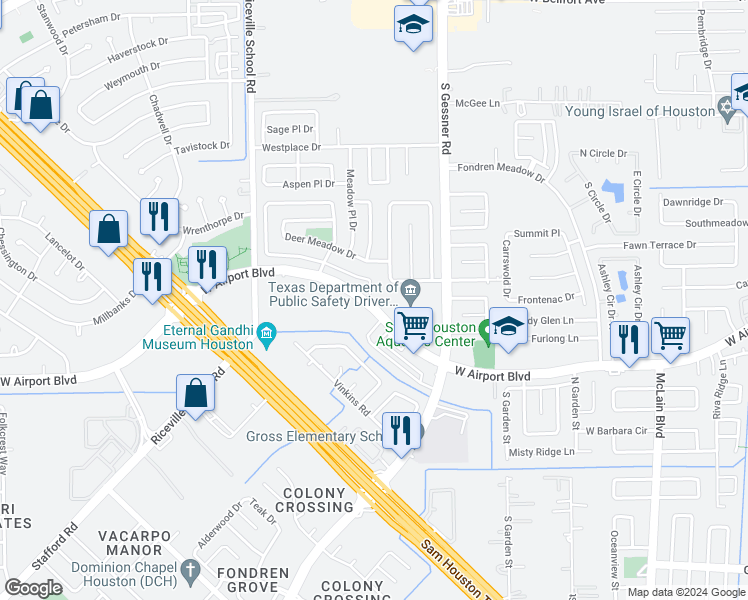map of restaurants, bars, coffee shops, grocery stores, and more near 8702 Fondren Village Drive in Houston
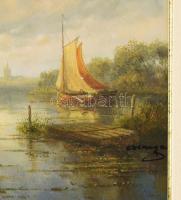 Czinege Zsolt (1964-): Holland táj. Olaj, vászon, jelzett. Dekoratív fakeretben. 51x61 cm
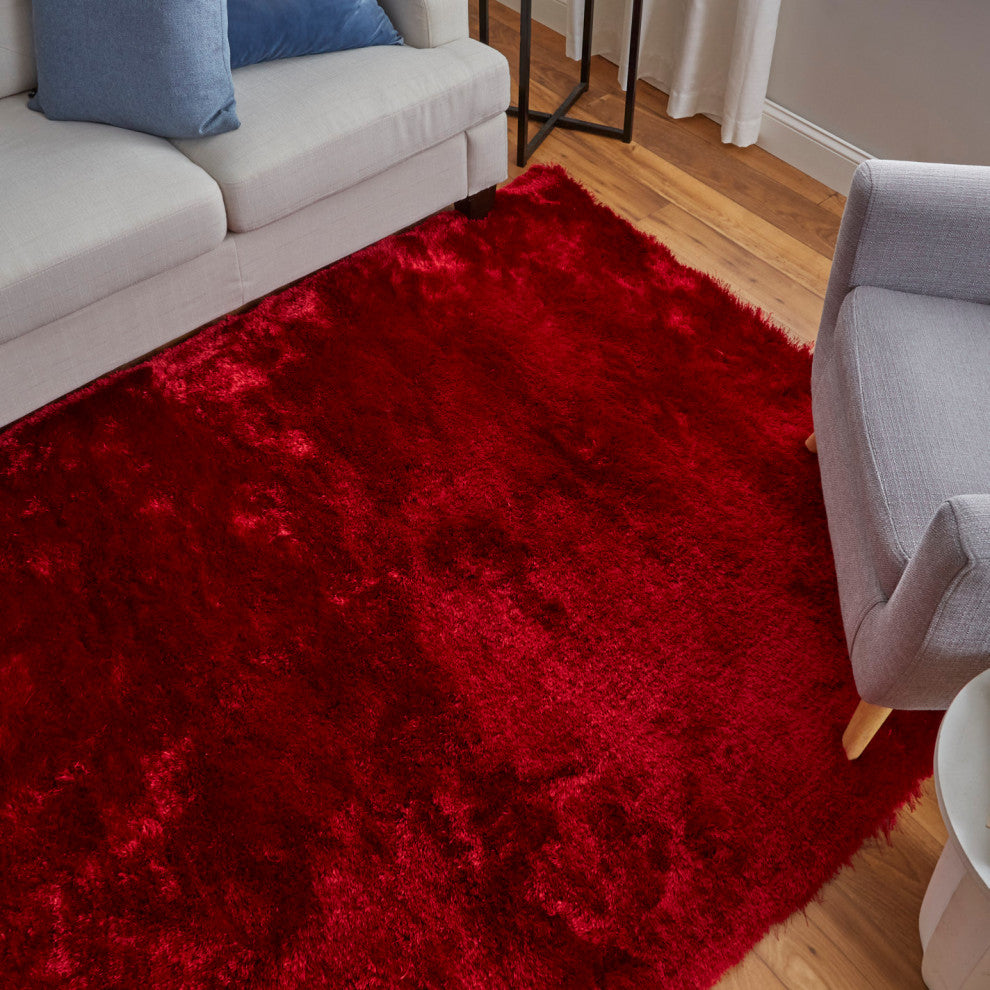 Weave & Wander Armada Plush Shag Rug, Cranberry, 7'6"x9'6"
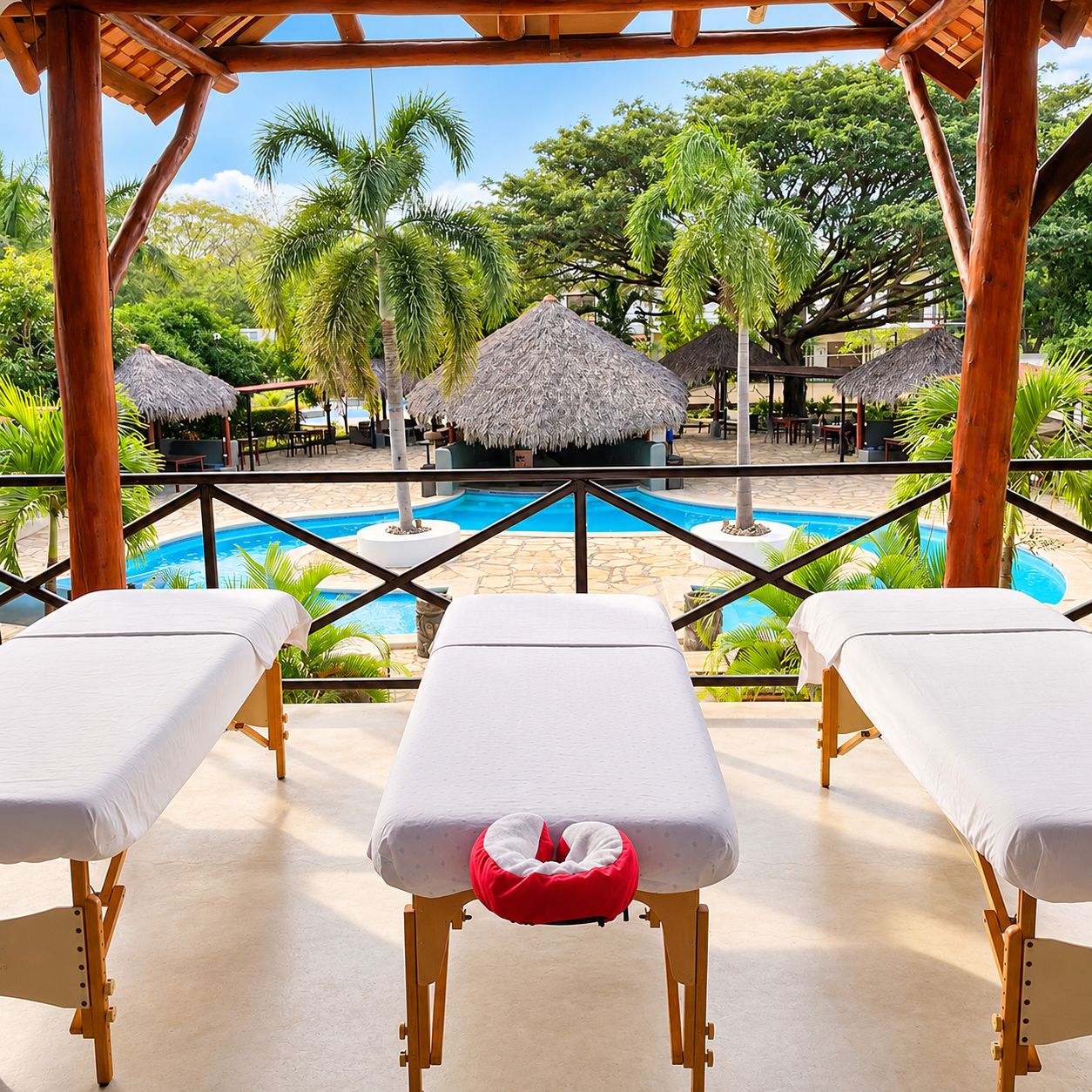 A poolside area with three sunbeds and a red cushion, surrounded by palm trees and a thatched-roof structure.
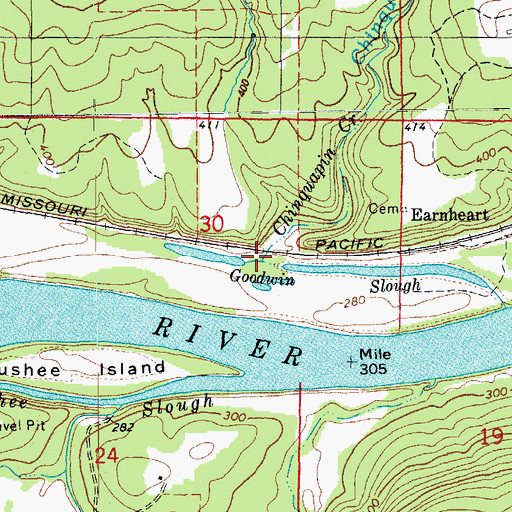 Topographic Map of Chinquapin Creek, AR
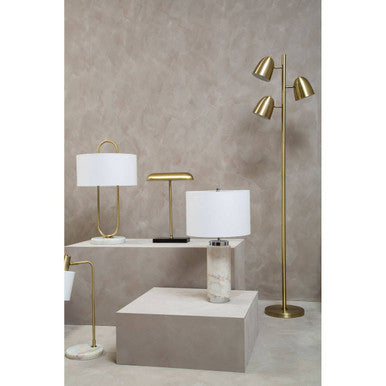 Brass and Black Marble Desk Lamp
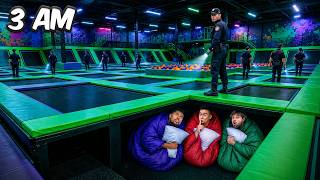 I Spent 100 Hours in a Trampoline Park! (Overnight)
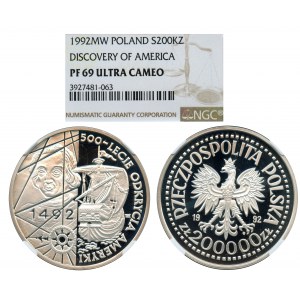 200.000 złotych 1992 - 500-lecie odkrycia Ameryki - NGC PF69 ULTRA CAMEO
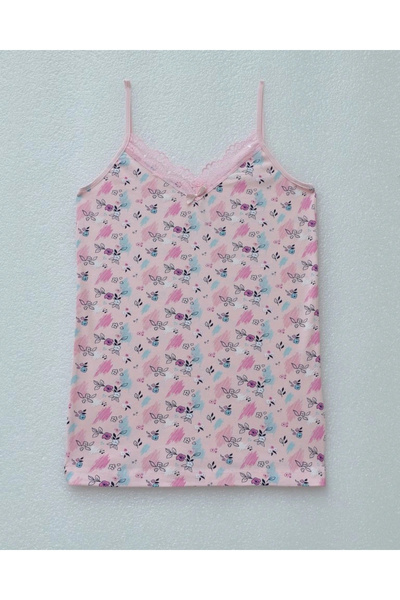 nedo7 Floral Patterned Lace Strap Tank Top - Powder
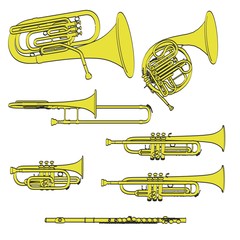 2d cartoon illustraion of brass musical instruments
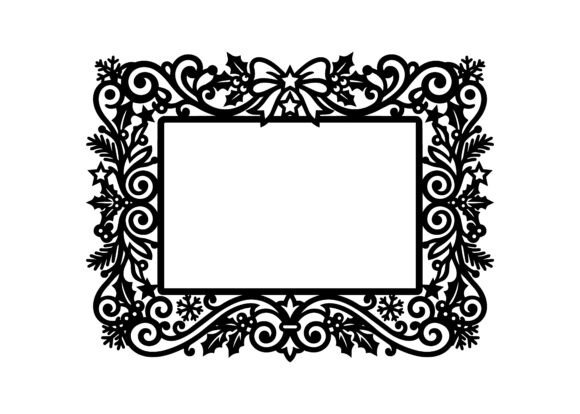 Christmas Bow Holly Frame SVG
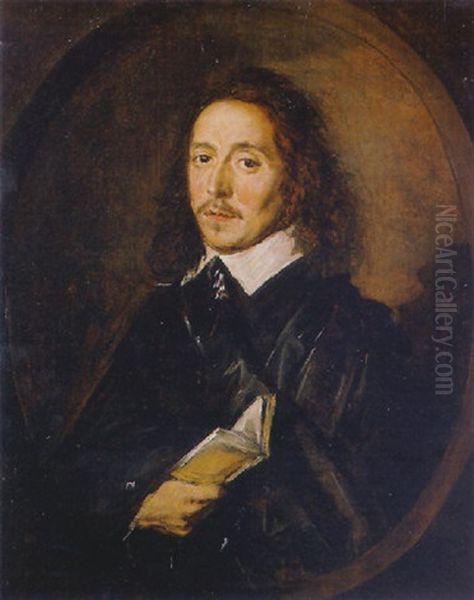 Portrait Of A Gentleman In A Black Coat And Collar, Holding A Book Oil Painting by Frans Hals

****************************************

Work task | Only the pictures are to be left out; everything else in the entries above must be duplicated exactly.

Written response |
map of restaurants, bars, coffee shops, grocery stores, and more near 8702 Fondren Village Drive in Houston
 Czinege Zsolt (1964-): Holland táj. Olaj, vászon, jelzett. Dekoratív fakeretben. 51x61 cm
 Weave & Wander Armada Plush Shag Rug, Cranberry, 7'6"x9'6"
 A poolside area with three sunbeds and a red cushion, surrounded by palm trees and a thatched-roof structure.
 Topographic Map of Chinquapin Creek, AR
 Brass and Black Marble Desk Lamp
 I Spent 100 Hours in a Trampoline Park! (Overnight)
 200.000 złotych 1992 - 500-lecie odkrycia Ameryki - NGC PF69 ULTRA CAMEO
 nedo7 Floral Patterned Lace Strap Tank Top - Powder
 2d cartoon illustraion of brass musical instruments
 Christmas Bow Holly Frame SVG
 Portrait Of A Gentleman In A Black Coat And Collar, Holding A Book Oil Painting by Frans Hals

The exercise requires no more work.